Biz hakkıyla kazanıp, helâlinden yiyen, kimsenin etlisine sütlüsüne karışmayan ana babanın evlatlarıyız ve şimdi benim abem olacak denyo, ne işlere bulaşmış, neler yapmış bir bir öğrenirim. Öğrenmez olaydım keşke.
“Onu görmem mümkün mü?” diye sordum zor bela. Üst üste yaşadığım şaşkınlık ve hayal kırıklığının haddi hesabı yoktu. Yer yarılsaydı da içine girseydim ve bunları duymaz olsaydım.
“Üzgünüm ama bu şimdilik imkânsız. Sinan bey, çoktan cezaevine yollandı. Sizinle iletişimde kalalım,” dedi ve cebinde hazır tuttuğunu anladığım kartını çıkarıp bana uzattı. Parmaklarının titriyor olması dikkatimden kaçmadı.
“Beni arayın lütfen, şimdilik hoşça kalın,” dedi ve geldiği gibi hızlıca çekip gitti.
Hoşça kalmak mı, hemde bu saatten sonra, nasıl olacak ki o iş?
~ ~ ~
Bir hafta sonra..
Annemin başı bizim mahalle pazarı gibi! Ne ararsan var alnında!
Patates alkaları, yeşil yeşil ıyar kabukları, karanfil, arayada üj bej nane yaprağı serpiştirilmiş.. ay bre başım der durup durur, başka şey demez.
Aberi duyan eve kaçış kaçış gelir, gider. Kapımızı artık açık bırakırım. Ayacıklarımda al kamadı beya.

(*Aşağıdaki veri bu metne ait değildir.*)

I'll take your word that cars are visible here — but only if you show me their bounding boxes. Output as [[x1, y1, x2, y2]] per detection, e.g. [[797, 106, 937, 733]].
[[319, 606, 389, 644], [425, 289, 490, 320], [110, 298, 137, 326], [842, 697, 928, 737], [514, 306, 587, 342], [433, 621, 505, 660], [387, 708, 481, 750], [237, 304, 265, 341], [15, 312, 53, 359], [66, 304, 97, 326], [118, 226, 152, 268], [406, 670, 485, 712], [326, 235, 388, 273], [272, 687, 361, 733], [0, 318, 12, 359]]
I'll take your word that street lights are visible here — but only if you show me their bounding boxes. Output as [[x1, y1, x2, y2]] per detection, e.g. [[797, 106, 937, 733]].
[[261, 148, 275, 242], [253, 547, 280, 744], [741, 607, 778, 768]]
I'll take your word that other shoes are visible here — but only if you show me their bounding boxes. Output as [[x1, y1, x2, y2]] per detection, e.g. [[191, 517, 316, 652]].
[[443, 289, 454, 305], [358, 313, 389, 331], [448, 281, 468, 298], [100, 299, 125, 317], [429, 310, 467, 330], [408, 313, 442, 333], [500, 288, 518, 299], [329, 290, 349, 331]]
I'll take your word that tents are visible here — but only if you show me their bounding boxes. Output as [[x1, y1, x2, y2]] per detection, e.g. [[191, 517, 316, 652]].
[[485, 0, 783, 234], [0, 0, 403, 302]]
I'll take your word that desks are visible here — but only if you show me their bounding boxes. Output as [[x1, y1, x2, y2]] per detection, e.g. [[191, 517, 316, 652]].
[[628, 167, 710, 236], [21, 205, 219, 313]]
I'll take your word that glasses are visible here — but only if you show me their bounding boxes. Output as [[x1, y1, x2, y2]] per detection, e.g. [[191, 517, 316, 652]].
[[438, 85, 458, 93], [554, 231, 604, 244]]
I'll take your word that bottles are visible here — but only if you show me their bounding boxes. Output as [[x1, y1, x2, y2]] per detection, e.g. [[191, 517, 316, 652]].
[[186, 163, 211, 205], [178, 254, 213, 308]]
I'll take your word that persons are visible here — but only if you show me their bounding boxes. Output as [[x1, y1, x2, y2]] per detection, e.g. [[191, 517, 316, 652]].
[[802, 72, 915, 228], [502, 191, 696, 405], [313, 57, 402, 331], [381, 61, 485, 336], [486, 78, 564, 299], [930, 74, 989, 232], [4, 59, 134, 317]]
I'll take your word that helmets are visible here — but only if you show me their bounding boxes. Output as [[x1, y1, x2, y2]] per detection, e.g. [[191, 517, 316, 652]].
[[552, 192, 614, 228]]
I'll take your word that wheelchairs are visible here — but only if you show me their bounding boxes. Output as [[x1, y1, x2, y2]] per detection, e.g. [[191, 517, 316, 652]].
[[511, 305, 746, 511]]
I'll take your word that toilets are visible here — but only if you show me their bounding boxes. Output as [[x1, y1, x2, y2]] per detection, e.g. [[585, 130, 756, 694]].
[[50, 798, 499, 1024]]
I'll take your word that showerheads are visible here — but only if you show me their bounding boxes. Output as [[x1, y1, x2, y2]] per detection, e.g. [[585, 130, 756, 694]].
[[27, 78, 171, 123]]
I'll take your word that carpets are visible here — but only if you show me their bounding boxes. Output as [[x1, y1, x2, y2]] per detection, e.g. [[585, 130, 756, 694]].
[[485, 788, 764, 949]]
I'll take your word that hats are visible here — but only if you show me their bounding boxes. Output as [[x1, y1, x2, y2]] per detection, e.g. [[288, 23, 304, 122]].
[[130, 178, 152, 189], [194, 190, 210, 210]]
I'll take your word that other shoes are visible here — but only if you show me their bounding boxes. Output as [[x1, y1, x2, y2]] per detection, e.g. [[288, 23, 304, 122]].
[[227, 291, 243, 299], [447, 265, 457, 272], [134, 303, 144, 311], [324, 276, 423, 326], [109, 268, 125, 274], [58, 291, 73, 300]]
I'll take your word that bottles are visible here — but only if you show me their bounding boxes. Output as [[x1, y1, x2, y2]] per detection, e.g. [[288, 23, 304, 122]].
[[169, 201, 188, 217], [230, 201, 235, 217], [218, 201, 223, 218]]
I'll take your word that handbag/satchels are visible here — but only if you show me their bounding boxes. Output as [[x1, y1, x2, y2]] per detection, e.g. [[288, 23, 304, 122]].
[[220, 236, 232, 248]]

“Kızanı tutuklamışlar a Ümmü yinge doğru mu beaa?”
“Kız Ümmü senin kozan göze gelir gözeee!.. na şuraya yazarım, tez vakitte çıkar gelir, nazardır bu nazar!”
“Amman beya, attırıverirler iftiranın ıslağından Allasızlar, kuldan korkmazlar.. vallai inanmayık biz yalana.. Sinan bizim dünkü palemizdir (Çocuk). Ayatta inanmam Ümmü gelin!”
Daha neler neler! Bir Allaın kuluda evet yapmıştır demedi ki! İnanmaz kimse, tıpkı bizimde inanamadığımız gibi. Doktor kızanım vardır diye göğsünü gere gere gezen babamın ağzını bıçak açmaz oldu. Evdende çıkmazdır günlerdir. Zeytinlerin ilaç zamanı gelir geçer, babamın düşündüğü tek şey b iş nereye varır. Ahh birde anaceğzime, “anım biz nerde yalnış yaptık beaa?” diye sorunca anamda bozul motor gibi sı koyverdi. Ağlar durur o günden beri. Başı çatlar.. çıkardım doktora migreni var dedi, bastı ilacı lapuşka gibi elimize gönderdi bizi eve.
Mide ağrısından kıvranır dururum bende ama sesimi çıkarmam. Gece olncada gam basar yüreciğimi. Simsiyah geceyi pırlantalar gibi süsleyen yıldızlara bakar dururum. Onlar ne kadar özgürse, abem o kadar tutsaktır beya.
Çokta kızar bir yanım ona.
Bir hafta önce onu gördüm ve gördüğümde onun pişkin pişkin sırıttığına şait olunca o gerim gerim gerildim na don lastiği gibi.
At ırsızlarına benzemiş iyice.
“Abem sen ne yaptın böyle beya?” diye sorduğumda, “ben yapmasam başkası yapacaktı,” dedi ya şok oldum. Utanmaz arlanmazın teki olup çıkmış meğer. Yaptığım böreeği vermekten vazgeçtim. Anında ayağa fırladım.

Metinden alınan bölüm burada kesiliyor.